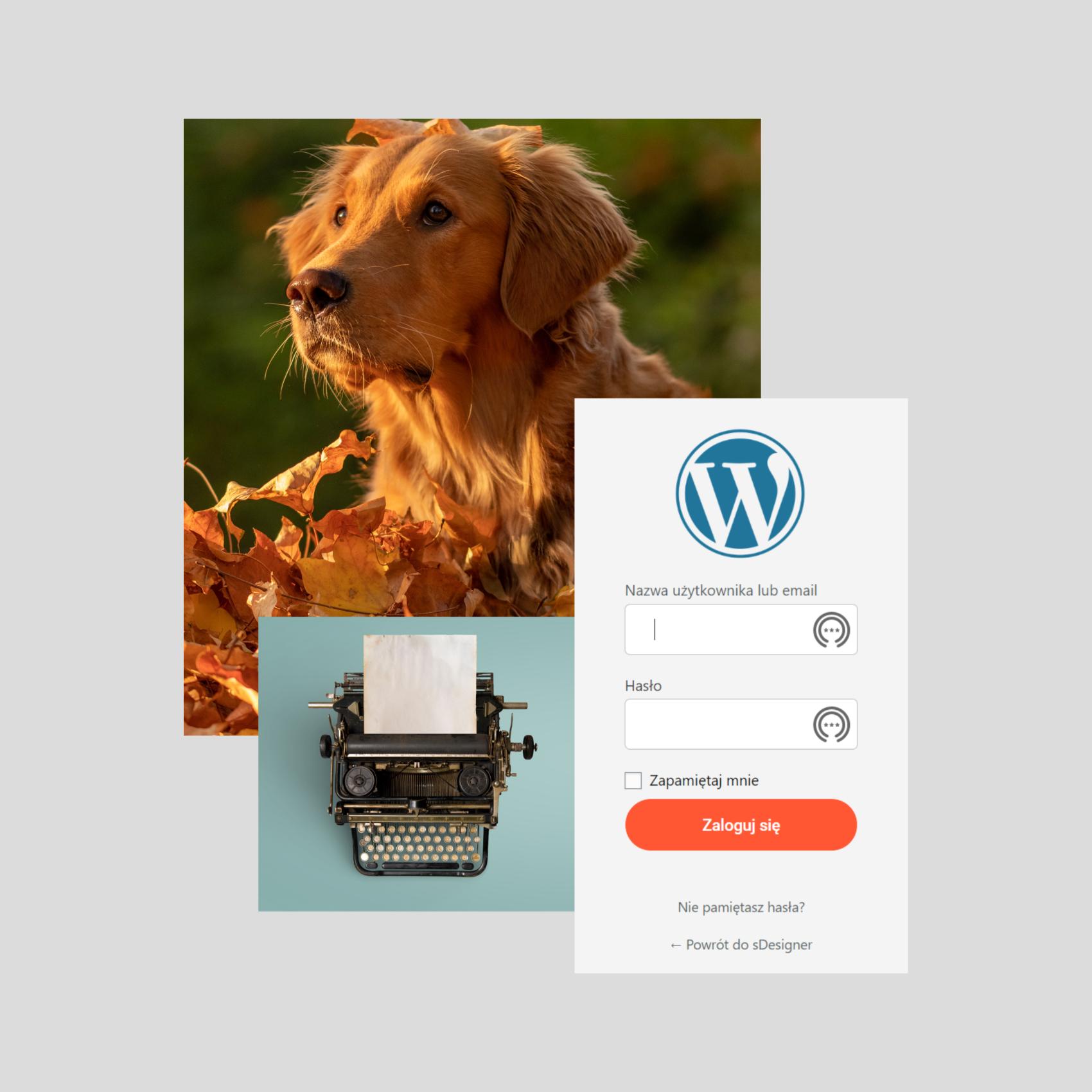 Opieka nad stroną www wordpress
+===+
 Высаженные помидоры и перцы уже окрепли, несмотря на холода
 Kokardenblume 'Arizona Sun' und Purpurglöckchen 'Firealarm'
+===+
● **Exercise prompt**
Precisely the lines between those holding "Высаженные помидоры и" and "Kokardenblume 'Arizona Sun'", inclusive, are to be reproduced from the listing above, with nothing added.

● **Output for this exercise**
 Высаженные помидоры и перцы уже окрепли, несмотря на холода
 Kokardenblume 'Arizona Sun' und Purpurglöckchen 'Firealarm'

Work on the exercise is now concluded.